Insegnare è una missione? O un lavoro “come gli altri”? Queste domande riecheggiano periodicamente negli spazi social in cui si parla di scuola. A dire la sua in merito è stato il docente e scrittore Enrico Galiano, su IlLibraio.it.
Ecco il suo punto di vista, come al solito illustrato in modo molto ironico e creativo: “Il dialogo si svolge più o meno così:
– E tu che fai?
– Be’ io sono un insegnante.
– Dai bello!
– Grazie!
Un attimo di silenzio, e poi…
– Certo, il vostro lavoro alla fine è una missione…
Praticamente questa frase ha raggiunto il prestigioso status di luogo comune, proprio come ‘Non c’è più la mezza stagione’ e ‘I giovani non son più quelli di una volta!’. Possiamo dirlo a gran voce, però? No, insegnare non è una missione”, ha esordito.
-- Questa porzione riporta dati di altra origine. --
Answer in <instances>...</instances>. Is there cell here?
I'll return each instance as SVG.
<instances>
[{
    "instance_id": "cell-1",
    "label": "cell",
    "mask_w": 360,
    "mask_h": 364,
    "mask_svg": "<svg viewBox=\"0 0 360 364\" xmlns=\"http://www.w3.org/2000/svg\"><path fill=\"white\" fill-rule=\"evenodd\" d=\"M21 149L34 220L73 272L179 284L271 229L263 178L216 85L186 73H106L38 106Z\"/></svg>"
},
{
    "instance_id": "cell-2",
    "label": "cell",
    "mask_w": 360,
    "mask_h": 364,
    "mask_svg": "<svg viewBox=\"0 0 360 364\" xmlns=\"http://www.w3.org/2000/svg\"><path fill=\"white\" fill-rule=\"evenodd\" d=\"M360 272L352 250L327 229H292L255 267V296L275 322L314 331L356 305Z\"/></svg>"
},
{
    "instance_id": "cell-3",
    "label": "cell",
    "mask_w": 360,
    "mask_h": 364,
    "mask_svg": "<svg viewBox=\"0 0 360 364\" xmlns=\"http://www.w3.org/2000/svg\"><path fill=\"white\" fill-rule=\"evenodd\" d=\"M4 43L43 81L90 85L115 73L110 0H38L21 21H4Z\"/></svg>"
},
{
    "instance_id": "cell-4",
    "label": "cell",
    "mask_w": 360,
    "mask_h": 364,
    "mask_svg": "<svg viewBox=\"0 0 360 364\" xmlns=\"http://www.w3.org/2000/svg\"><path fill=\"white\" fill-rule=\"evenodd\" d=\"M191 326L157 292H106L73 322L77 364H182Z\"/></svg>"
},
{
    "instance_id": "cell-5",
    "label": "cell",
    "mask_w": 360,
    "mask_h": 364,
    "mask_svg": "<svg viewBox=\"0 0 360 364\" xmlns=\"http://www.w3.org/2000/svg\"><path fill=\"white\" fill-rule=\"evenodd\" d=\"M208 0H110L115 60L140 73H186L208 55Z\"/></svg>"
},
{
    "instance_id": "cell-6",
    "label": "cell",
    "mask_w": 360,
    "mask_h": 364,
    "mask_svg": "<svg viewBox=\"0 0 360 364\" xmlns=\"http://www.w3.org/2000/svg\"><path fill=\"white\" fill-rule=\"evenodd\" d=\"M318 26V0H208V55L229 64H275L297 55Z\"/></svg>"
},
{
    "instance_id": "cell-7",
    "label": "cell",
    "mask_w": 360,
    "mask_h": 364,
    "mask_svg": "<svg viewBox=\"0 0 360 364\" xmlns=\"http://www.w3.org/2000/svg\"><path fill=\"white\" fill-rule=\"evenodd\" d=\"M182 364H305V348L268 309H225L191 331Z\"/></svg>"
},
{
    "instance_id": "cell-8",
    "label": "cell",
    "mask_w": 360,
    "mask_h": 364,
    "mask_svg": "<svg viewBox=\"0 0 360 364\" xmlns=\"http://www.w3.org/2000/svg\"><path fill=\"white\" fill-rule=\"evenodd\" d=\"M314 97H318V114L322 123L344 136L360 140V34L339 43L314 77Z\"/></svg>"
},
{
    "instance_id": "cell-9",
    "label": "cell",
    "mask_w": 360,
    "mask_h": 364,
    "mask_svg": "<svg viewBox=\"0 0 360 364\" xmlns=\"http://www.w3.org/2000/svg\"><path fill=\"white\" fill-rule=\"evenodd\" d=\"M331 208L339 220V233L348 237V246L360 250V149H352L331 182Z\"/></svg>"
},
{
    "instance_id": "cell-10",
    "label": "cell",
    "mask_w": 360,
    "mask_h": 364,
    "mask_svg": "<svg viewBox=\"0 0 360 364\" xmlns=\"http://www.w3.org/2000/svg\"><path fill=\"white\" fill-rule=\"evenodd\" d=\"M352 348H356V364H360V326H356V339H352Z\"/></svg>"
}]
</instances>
Missione è una parola pericolosa. Sapete perché? Perché evoca tutto un mondo diverso da quello che è – o almeno dovrebbe essere – l’insegnamento: la dici e subito ti saltano in mente immagini di preti nelle favelas, suore nelle zone di guerra, Robert De Niro che porta carichi più pesanti di lui nel fango mentre in sottofondo corre il Gabriel’s oboe di Ennio Morricone. Insomma: un lavoro che fai per gratuita completa dedizione. Come un immolarsi, un sacrificarsi. Allora qui sorge spontanea una domanda: direste mai che fare il chirurgo è una missione? Che lo è fare l’avvocato? L’ingegnere?
Eppure, anche l’insegnante ha bisogno di un percorso di studi altamente professionalizzante. Anche lui – o lei – deve accumulare anni di tirocini formazioni corsi ricorsi esami.
Perché missione è una definizione che sposta questo lavoro così complesso dalla parte dei ‘lavori che sono pagati ma potrebbero essere anche gratis’. Di quelle cose che fai quasi per un anelito di volontarismo. O di quelli che un po’ ti pagano e un po’ no, quasi come un riconoscimento simbolico. Che è abbastanza vero, eh: se andiamo a vedere la media degli stipendi degli insegnanti italiani rispetto a quelli degli altri paesi europei, rischiamo davvero il coccolone. È così che l’insegnamento si innesta nell’immaginario. Le parole sono importanti e il fatto che si usi sempre questa – ‘missione’ – quando si parla dell’insegnamento significa che, semplicemente, non abbiamo capito cos’è e cosa fa un insegnante.
Un insegnante è un professionista. Esattamente come un chirurgo, un avvocato, un ingegnere. Un insegnante è una persona con specifiche competenze in ambito educativo. Un insegnante è qualcuno a cui è assegnato l’importantissimo compito di occuparsi della formazione culturale e umana dei vostri figli. Un insegnante è, anche, un pubblico ufficiale. Un rappresentante delle istituzioni che, come un agente delle forze dell’ordine, un politico o un magistrato, ha il compito di gestire un complessissimo ambito della vita pubblica: la scuola. E infine. Un insegnante è un artista. Sì, uso questa parola, perché insegnare è prima di tutto un’arte. Che richiede talento e studio, predisposizione e lavoro continui. E che non è da tutti, proprio come ogni arte. Che dite possiamo darci, come missione, di non chiamarla più una missione?”, ha concluso.
Qualche anno fa hanno destato parecchio scalpore le parole del ministro dell’Istruzione Marco Bussetti, che a margine del congresso della Fidae, la federazione di scuole cattoliche paritarie, ha parlato, fra le altre cose, della professione dell’insegnante, definendola come “una missione”, mentre la scuola deve essere intesa come “l’unica vera agenzia educativa”.
I lettori della Tecnica della Scuola, chiamati in causa tramite una rilevazione su Facebook, non si sono trovati in accordo con Bussetti sulla questione, anzi: su un totale di 1089 voti, il 64% dei lettori ha respinto la definizione di “missione” associata alla professione dell’insegnante. Mentre invece, per il restante 36%, tale visione non è assolutamente sbagliata.